TASK INPUTS:
|---|
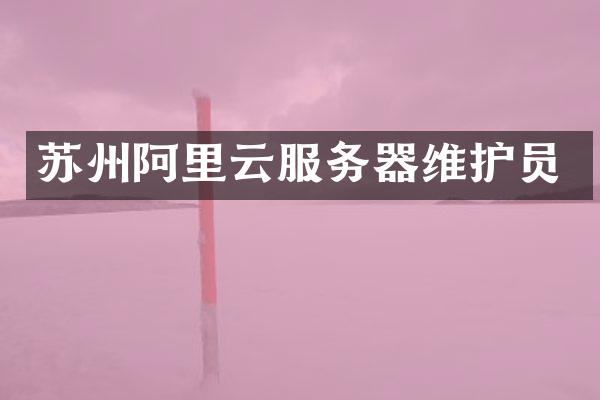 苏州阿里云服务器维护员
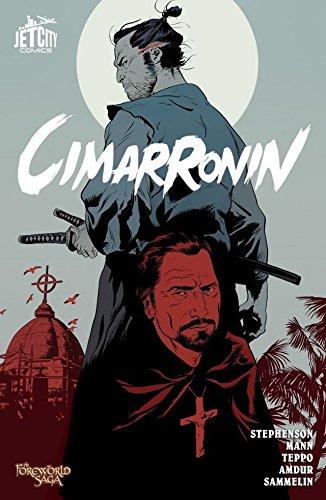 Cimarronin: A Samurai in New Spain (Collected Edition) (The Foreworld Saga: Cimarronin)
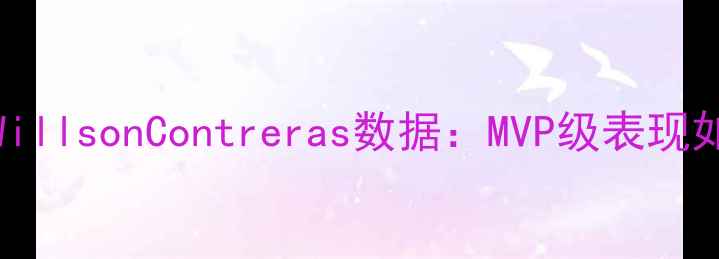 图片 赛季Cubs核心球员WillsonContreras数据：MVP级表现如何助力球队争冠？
|---|
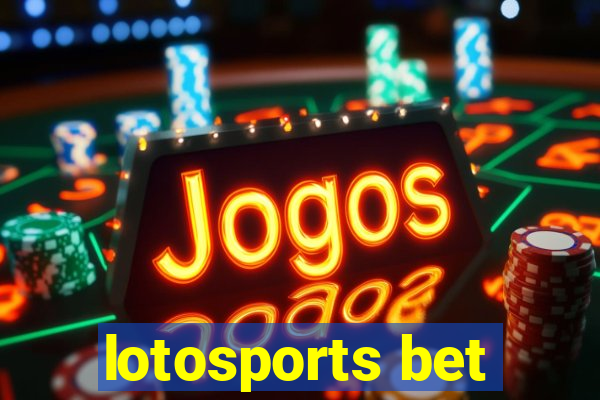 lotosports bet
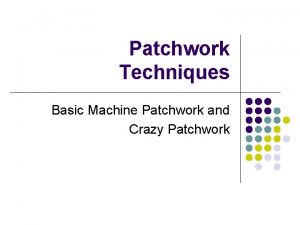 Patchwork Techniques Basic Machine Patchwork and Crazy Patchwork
|---|
PROBLEM TO SOLVE: Please copy the rows word for word, starting at the row that contains "苏州阿里云服务器维护员" and stopping after the row that contains "图片 赛季Cubs核心球员W". Leave out the pictures and give only the text.

EXERCISE ANSWER:
 苏州阿里云服务器维护员
 Cimarronin: A Samurai in New Spain (Collected Edition) (The Foreworld Saga: Cimarronin)
 图片 赛季Cubs核心球员WillsonContreras数据：MVP级表现如何助力球队争冠？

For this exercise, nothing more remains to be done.